LOS ANGELES (JTA) — If the Passover haggadah seems like hieroglyphics to you, it could be a good thing.
Though the Israelites left Egypt presumably to escape the ankhs and eyes of Horus of the ancient written language, recently I discovered that hieroglyphics — a system of pictorial characters — had a way of writing me into the haggadah.
Considering that on Passover we are commanded to re-enact an event of which we have no memory, perhaps adding some details from the Egyptian point of view might deepen our understanding, or at the very least acclimate us to the theme of leaving Egypt.
Besides, since the current Egyptian leader Mohamed Morsi had been seen recently in a video telling Egyptians to teach their children hatred for Jews, I was looking for a way to ameliorate my own responsive charged feelings and not bring them to the seder table.
Carol Meyers, a professor of religion at Duke University in an interview on the PBS show “NOVA,” related, “There are other ways of understanding how people have recorded events of their past.
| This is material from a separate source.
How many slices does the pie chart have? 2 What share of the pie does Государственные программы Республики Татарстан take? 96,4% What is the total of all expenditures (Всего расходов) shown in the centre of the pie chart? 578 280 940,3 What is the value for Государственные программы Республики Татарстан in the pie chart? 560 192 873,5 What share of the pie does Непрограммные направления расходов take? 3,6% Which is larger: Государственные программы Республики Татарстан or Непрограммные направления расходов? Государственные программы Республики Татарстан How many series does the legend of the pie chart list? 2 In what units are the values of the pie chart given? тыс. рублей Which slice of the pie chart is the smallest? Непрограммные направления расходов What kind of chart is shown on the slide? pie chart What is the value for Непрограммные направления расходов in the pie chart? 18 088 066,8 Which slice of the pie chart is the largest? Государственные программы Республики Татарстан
There’s something called mnemohistory, or memory history,” she said. “It’s a kind of collective cultural memory.”
I wondered, would looking into the holiday with an Egyptian eye help me to recover some of that cultural memory and see past the present?
After sitting through Seders for so many years, where a trip through the Exodus often becomes an endurance race to the matzah ball soup, I knew that my cultural memory definitely could use some augmentation and elaboration.
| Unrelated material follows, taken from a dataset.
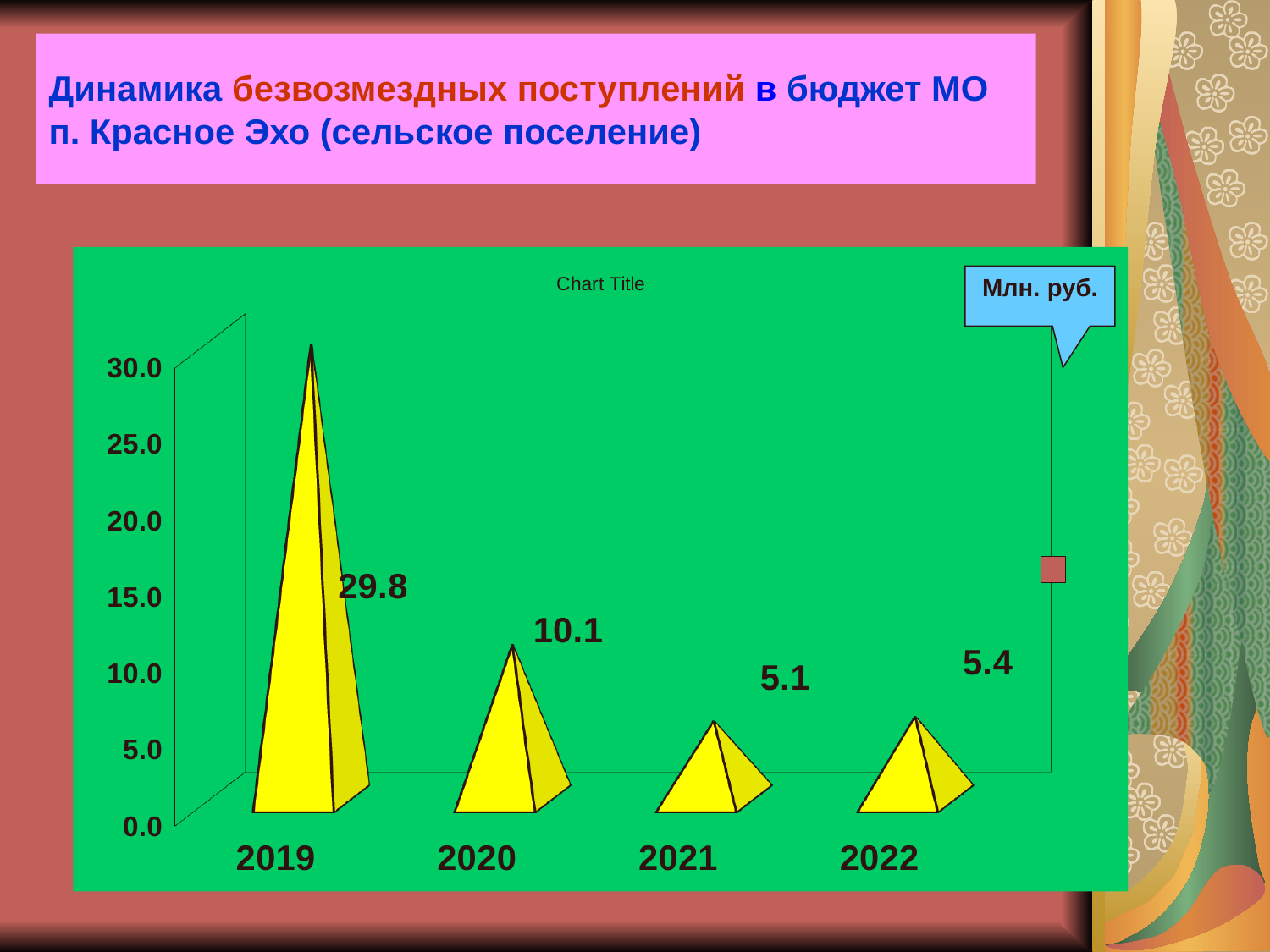
What is the value for 2021? 5.1 What is the value for 2022? 5.4 What kind of chart is shown on the slide? bar chart What unit is indicated in the callout box on the chart? Млн. руб. Which year has the highest value? 2019 Which is larger, the value for 2020 or the value for 2022? 2020 What is the value for 2019? 29.8 How many years are shown on the x axis? 4 What is the difference between the values for 2022 and 2021? 0.3 Which year has the lowest value? 2021 What is the value for 2020? 10.1 What is the difference between the values for 2019 and 2020? 19.7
To freshen my “mnemohistory” — this being Los Angeles, where movie magic memories are made — I made tracks for the historic Egyptian Theater in the heart of the Hollywood Boulevard tourist district.
The theater, an ornate Egyptian Revival movie palace that had a large stage to accommodate the elaborate prologues before the films, recently was refurbished. Developed by Charles Toberman along with the Jewish impresario Sid Grauman of Grauman’s Chinese Theater fame, the theater had opened in 1922. As luck would have it, a few weeks later, King Tutankhamen’s tomb was discovered in Egypt, resulting in an Egyptian craze that swept the nation.
Further connecting the theater to the Exodus, I found that the “The Ten Commandments” debuted there in 1923. According to the theater’s website, the prologue for the Cecil B. DeMille silent epic featured more than 100 costumed performers on stage, including “players seen in their identical roles in the flesh and blood.”
Now doesn’t that beat Uncle Earl droning through the Four Sons?
Still thinking about those costumes, I left in haste for the theater.
Upon arriving at its columned courtyard, I sat on a bench for a pre-holiday lunch of matzah and hard-boiled egg. Looking out at the surrounding cement walls that were cast to resemble stone blocks, I read a passage from a haggadah that I had brought along: “They put taskmasters over them to oppress them in their suffering; and they built the store-cities for Pharaoh, Pithom and Ramses.”
And movie theaters as well?
As I poured myself a little juice, I tried to decipher the hieroglyphics — scarabs, ankhs, jackals, birds and snakes — that were painted on a nearby wall.
For me, Egyptian imagery conjures up a creepy feeling of deja vu. Was it a cultural memory from the generations spent in Egypt? More likely just the result of too many haggadahs illustrated with pyramids, crooks and flails.
Even if the Exodus story has no basis in historical evidence, it is such a keystone story, so imbedded in Jewish outlook and religious practice, that when you see the signs of Egypt, even in kitschy indecipherable fashion, they speak to you.
On the hieroglyphics wall there were no cute wind-up frogs or Ten Plagues puppets like the kids have at the Seder. But looking up at them, I wondered whether after the hail, lice, boils and cattle death if some Egyptians might have wanted to inscribe “Hebrews go now” on a wall.
Below the hieroglyphics I noticed a couple of cartouches. Originally worn by the pharaohs, the oval-shaped inscriptions could be worn as an amulet or be placed on a tomb.
Thinking about the 10th plague — the death of the Egyptian firstborn — I imagined the resulting stacks of amulets. It put new meaning in the Seder custom of taking a drop of wine from our cups, demonstrating that we are not rejoicing over our enemy’s loss.
Curious how my own name would look on a cartouche — as apparently are others — I used my smartphone to go a hieroglyphics website that provides the Egyptian symbols to spell your name. Mine was represented by two reeds, a hand, an owl, a hawk and water — images that made me feel like I was connected to a body of water; making me think of the shore of the Red Sea.
To get to Passover, it was time to cross.